_ARTICLE_

HUNGARY. Hungary's history from 1450 through 1790 can be divided into three periods. The century from 1450 was the last phase of the independent Hungarian Kingdom, whose major political concern was the Ottoman advance. Hungary lost her long struggle at the battle of Mohács in 1526 and was divided into three parts by the mid-sixteenth century. The second period (1541–1699) is often labeled as the era of the tripartite division of the country. Royal Hungary in the west was under Habsburg rule and Ottoman Hungary in the middle was ruled, at least partly, from Constantinople (Istanbul), whereas the Principality of Transylvania in the east, although an Ottoman satellite state, had considerable autonomy, especially in its domestic affairs. While hostilities and rivalries often divided the Hungarian political elite, with regard to socioeconomic, religious, cultural, and even political developments, the three parts were connected on many levels. The next era can be described as the integration of Hungary into the Habsburg Monarchy that reconquered the country from the Ottomans by the end of the 17th century. This period witnessed a new political compromise between Vienna and the Hungarian estates, as well as visible economic and demographic growth and cultural flourishing.

In the mid-fifteenth century, the Kingdom of Hungary was a regional power in Central Europe. It had an estimated territory of 300,000 square kilometers, a population of 3.1–3.5 million, and annual revenues of 500,000 gold florins under King Matthias (Mátyás) Corvinus of the Hunyadi family (1458–1490). Protected by the natural boundaries of the Carpathian Mountains in the north and in the east, Hungary was bordered by Poland in the north, Bohemia in the northwest, and Habsburg Austria in the west. In the south, the Danube and Sava Rivers—and the southern border defense system built along those rivers—separated the country from the Ottoman Empire.

The Ottoman threat fostered military reforms and centralization in Hungary. Relying on the towns and the lesser nobility, a reformed tax system, a secular bureaucracy, and a mercenary army of thirty thousand strong, King Matthias curtailed the influence of the aristocracy. Although the king strengthened and reorganized the country's southern defenses, vast resources were spent on his wars against Austria and Bohemia in pursuit of a Danubian monarchy, as well as on the king's lavish court and patronage of the arts and sciences.

During the rules of King Matthias's Jagiello successors (1490–1526), the power-hungry nobility strengthened its position vis-à-vis both the crown and the rest of the society. An influential compilation of Hungarian customary law, called the Tripartitum (1514), codified the rights and privileges of the nobility, including the right to resist the king. The book perceived the nobility, whose members supposedly enjoyed equal rights (una et aedem nobilitas), as "the mystical body" of the "holy crown" that is, the sole representatives of the "political nation." Following the rebellion of 1514, the nobility subjected the peasants to "eternal servitude." Although the Tripartitum was never promulgated and the decrees of the Diet of 1514 were often suspended, they provided the nobility with a legal framework until 1848 and were largely responsible for Hungary's unhealthy social structure.

_PROBLEM TO WORK ON_
Rename "Tripartitum" as "Tripartite Code" and give the text on Hungary again from "During the rules" to "unhealthy social structure." with that change. Answer from the text on Hungary alone.

_LISTING_
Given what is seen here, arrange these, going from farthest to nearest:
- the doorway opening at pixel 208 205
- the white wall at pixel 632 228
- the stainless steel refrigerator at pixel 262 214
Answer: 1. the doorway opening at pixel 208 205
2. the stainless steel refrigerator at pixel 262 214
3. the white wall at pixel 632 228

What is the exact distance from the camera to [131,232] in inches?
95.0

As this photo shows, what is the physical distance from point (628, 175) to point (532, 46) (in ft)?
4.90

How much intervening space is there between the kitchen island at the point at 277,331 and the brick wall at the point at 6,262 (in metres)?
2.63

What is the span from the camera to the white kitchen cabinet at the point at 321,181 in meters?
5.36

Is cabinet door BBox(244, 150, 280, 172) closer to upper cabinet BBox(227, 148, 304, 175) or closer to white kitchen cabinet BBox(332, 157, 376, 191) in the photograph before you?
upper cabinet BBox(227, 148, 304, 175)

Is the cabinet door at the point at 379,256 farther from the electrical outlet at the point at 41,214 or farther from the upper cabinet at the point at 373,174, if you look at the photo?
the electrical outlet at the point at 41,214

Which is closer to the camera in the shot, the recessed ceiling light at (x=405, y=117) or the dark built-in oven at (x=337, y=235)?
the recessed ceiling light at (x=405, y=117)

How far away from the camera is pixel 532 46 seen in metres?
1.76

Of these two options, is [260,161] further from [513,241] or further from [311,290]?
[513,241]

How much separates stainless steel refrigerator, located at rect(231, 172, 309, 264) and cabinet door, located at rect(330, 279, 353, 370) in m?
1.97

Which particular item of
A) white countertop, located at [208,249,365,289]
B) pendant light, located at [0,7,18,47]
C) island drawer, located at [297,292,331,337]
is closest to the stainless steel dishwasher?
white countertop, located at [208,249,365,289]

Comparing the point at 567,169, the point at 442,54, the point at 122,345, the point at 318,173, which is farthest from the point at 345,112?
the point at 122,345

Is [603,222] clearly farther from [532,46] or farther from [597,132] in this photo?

---

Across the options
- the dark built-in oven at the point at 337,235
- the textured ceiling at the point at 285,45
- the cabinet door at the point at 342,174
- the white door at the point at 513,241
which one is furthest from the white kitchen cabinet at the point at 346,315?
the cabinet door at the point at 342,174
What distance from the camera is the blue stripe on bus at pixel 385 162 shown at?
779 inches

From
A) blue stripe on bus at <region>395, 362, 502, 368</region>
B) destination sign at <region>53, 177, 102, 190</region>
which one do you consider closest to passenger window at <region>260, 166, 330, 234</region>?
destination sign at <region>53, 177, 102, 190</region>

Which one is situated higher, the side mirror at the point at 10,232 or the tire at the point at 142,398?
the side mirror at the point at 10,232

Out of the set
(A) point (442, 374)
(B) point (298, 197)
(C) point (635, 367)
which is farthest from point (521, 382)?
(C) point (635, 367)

_OUTPUT_
During the rules of King Matthias's Jagiello successors (1490–1526), the power-hungry nobility strengthened its position vis-à-vis both the crown and the rest of the society. An influential compilation of Hungarian customary law, called the Tripartite Code (1514), codified the rights and privileges of the nobility, including the right to resist the king. The book perceived the nobility, whose members supposedly enjoyed equal rights (una et aedem nobilitas), as "the mystical body" of the "holy crown" that is, the sole representatives of the "political nation." Following the rebellion of 1514, the nobility subjected the peasants to "eternal servitude." Although the Tripartite Code was never promulgated and the decrees of the Diet of 1514 were often suspended, they provided the nobility with a legal framework until 1848 and were largely responsible for Hungary's unhealthy social structure.